Count how many lines of the material below contain the string "evenodd". Reply with the number only.

§ TASK INPUTS
::::
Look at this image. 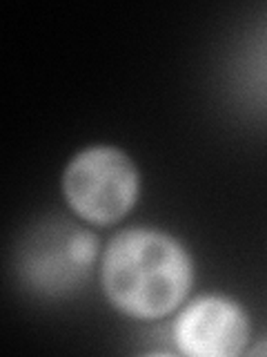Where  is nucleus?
<instances>
[{
	"label": "nucleus",
	"mask_w": 267,
	"mask_h": 357,
	"mask_svg": "<svg viewBox=\"0 0 267 357\" xmlns=\"http://www.w3.org/2000/svg\"><path fill=\"white\" fill-rule=\"evenodd\" d=\"M67 245H70V255H72V259L78 268L87 271V268L94 264L96 255H98V237L94 232L74 230V232H70Z\"/></svg>",
	"instance_id": "obj_4"
},
{
	"label": "nucleus",
	"mask_w": 267,
	"mask_h": 357,
	"mask_svg": "<svg viewBox=\"0 0 267 357\" xmlns=\"http://www.w3.org/2000/svg\"><path fill=\"white\" fill-rule=\"evenodd\" d=\"M250 337L245 310L227 297L209 295L192 301L174 321L178 351L192 357H234Z\"/></svg>",
	"instance_id": "obj_3"
},
{
	"label": "nucleus",
	"mask_w": 267,
	"mask_h": 357,
	"mask_svg": "<svg viewBox=\"0 0 267 357\" xmlns=\"http://www.w3.org/2000/svg\"><path fill=\"white\" fill-rule=\"evenodd\" d=\"M194 282V264L183 243L152 228H129L107 243L103 288L120 312L161 319L183 304Z\"/></svg>",
	"instance_id": "obj_1"
},
{
	"label": "nucleus",
	"mask_w": 267,
	"mask_h": 357,
	"mask_svg": "<svg viewBox=\"0 0 267 357\" xmlns=\"http://www.w3.org/2000/svg\"><path fill=\"white\" fill-rule=\"evenodd\" d=\"M63 192L76 215L96 226H107L125 217L136 204L138 172L122 150L94 145L67 165Z\"/></svg>",
	"instance_id": "obj_2"
},
{
	"label": "nucleus",
	"mask_w": 267,
	"mask_h": 357,
	"mask_svg": "<svg viewBox=\"0 0 267 357\" xmlns=\"http://www.w3.org/2000/svg\"><path fill=\"white\" fill-rule=\"evenodd\" d=\"M261 353H267V346H256V349L252 351V355H261Z\"/></svg>",
	"instance_id": "obj_5"
}]
</instances>
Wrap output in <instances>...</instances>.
::::
§ OUTPUT OF THE EXERCISE
5